# Starbucks Costumer Survey Data Analysis

Starbucks is a multi-national, and the world largest, coffee chain originated in Seattle, Washington. With a well-recognized brand worldwide, Starbucks menus are composed of a variety of hot drinks, like whole-bean coffee, espresso and latte, and also cold drinks, like cold brew coffee and the famous Frappuccinos, besides other types of beverages and snacks.

---
## Objectives

On this notebook, a dataset containing answers to a Starbucks Costumer Survey are analysed, with the main objective of understanding the characteristics of the recurrent clients of Starbucks and how they stand out of the non-recurrent clients of the brand. For this, some minor objectives can be defined, made in the form of questions:

* Who are the recurrent costumers of Starbucks? And who are the non-recurrent costumers?
* How these two classes of costumers are different from one another?
* What are the strong points of Starbucks according to the recurrent costumers? And the weakests?

---
## Libraries

First, some custom libraries are installed.

In [None]:
!pip install prince

Here, all the libaries and frameworks used throughout the notebook are imported.

In [None]:
import numpy as np  
import pandas as pd 
import matplotlib.pyplot as plt 
import seaborn as sns 
import prince
from wordcloud import WordCloud, STOPWORDS
from PIL import Image

sns.set_style('darkgrid')

---
## Read Data

First, let's read the data and make a initial check on its format and presence of null values.

In [None]:
data = pd.read_csv('../input/starbucks-customer-retention-malaysia-survey/Starbucks satisfactory survey.csv')

In [None]:
data.head()

In [None]:
data.info()

Despite being a relative small dataset, the data appears to be almost complete, with rare missing values.

---
## Pre-Processing

At first glance, the data seems to be well formatted, but there's some possible steps to be done to guarantee a easier time on future sections.

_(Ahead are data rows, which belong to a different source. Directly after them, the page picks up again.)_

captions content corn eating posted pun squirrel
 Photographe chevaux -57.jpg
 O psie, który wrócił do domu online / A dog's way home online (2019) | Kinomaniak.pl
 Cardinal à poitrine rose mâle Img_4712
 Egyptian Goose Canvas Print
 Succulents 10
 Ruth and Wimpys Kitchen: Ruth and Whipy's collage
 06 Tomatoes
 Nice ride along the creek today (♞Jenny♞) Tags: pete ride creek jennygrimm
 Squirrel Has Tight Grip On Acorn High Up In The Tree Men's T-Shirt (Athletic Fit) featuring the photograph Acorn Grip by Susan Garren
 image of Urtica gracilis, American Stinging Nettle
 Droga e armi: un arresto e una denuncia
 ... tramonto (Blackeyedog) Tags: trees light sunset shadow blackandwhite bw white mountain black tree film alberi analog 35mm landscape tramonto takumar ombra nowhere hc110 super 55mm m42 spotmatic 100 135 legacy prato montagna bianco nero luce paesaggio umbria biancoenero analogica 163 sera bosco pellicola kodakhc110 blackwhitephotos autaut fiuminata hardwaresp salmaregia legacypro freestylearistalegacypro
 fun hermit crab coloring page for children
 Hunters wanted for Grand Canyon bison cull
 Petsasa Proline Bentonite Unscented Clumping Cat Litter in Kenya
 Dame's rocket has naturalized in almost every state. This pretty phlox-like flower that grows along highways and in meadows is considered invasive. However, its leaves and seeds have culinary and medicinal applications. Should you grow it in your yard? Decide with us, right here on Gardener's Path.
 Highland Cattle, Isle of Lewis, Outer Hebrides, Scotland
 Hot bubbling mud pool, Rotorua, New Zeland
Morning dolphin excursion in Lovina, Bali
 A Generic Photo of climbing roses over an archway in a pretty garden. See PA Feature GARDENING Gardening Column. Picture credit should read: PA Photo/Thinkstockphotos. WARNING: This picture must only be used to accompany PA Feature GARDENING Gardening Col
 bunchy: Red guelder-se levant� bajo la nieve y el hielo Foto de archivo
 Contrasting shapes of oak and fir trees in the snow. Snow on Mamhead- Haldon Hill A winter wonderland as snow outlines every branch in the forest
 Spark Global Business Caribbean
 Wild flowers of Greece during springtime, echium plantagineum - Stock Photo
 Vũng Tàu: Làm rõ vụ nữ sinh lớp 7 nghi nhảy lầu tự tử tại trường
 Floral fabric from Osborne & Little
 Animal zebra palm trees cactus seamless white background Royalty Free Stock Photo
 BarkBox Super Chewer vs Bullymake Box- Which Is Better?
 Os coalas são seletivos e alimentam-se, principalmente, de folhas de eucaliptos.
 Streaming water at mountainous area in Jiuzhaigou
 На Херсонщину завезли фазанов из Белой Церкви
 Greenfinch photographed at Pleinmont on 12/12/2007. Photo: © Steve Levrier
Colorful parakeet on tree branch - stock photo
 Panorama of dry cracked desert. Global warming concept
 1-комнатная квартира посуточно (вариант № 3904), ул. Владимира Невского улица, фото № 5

The first thing that can be noticed on this data is that the columns names are too extensive. To make better dataframe visualizations in the future, shorter names are prefered.

In [None]:
rename_dict = {
    '1. Your Gender' : 'Gender',
    '2. Your Age' : 'Age',     
    '3. Are you currently....?' : 'Profession',
    '4. What is your annual income?' : 'Income',
    '5. How often do you visit Starbucks?' : 'Visit Frequency',
    '6. How do you usually enjoy Starbucks?' : 'Prefered Form of Consumption',
    '7. How much time do you normally  spend during your visit?' : 'Time Spent on Visit',
    "8. The nearest Starbucks's outlet to you is...?" : 'Distance to Store',
    '9. Do you have Starbucks membership card?' : 'Membership',
    '10. What do you most frequently purchase at Starbucks?' : 'Most consumed Product',
    '11. On average, how much would you spend at Starbucks per visit?' : 'Spend per Visit',
    '12. How would you rate the quality of Starbucks compared to other brands (Coffee Bean, Old Town White Coffee..) to be:' : 'Quality Rate',
    '13. How would you rate the price range at Starbucks?' : 'Price Range Rate',
    '14. How important are sales and promotions in your purchase decision?' : 'Sales and Promotion Importance',
    '15. How would you rate the ambiance at Starbucks? (lighting, music, etc...)' : 'Ambiance Rate',
    '16. You rate the WiFi quality at Starbucks as..' : 'WiFi Quality Rate',
    '17. How would you rate the service at Starbucks? (Promptness, friendliness, etc..)' : 'Service Rate',
    '18. How likely you will choose Starbucks for doing business meetings or hangout with friends?' : 'Likely for Meetings or Hangouts',
    '19. How do you come to hear of promotions at Starbucks? Check all that apply.' : 'Form of communication to Promotions',
    '20. Will you continue buying at Starbucks?' : 'Recurrent Costumer'
}

In [None]:
data = data.rename(rename_dict,axis=1)
data.head()

To check that the formatting of data are constant, in a way to avoid duplicate answers, let´s check the number of unique values of each column, with the objective of check if any feature presents a unreasonably large number of possible values, which could indicate bad formatting.

In [None]:
for column in data.columns:
    print('{} column: {} unique values'.format(column,data[column].nunique()))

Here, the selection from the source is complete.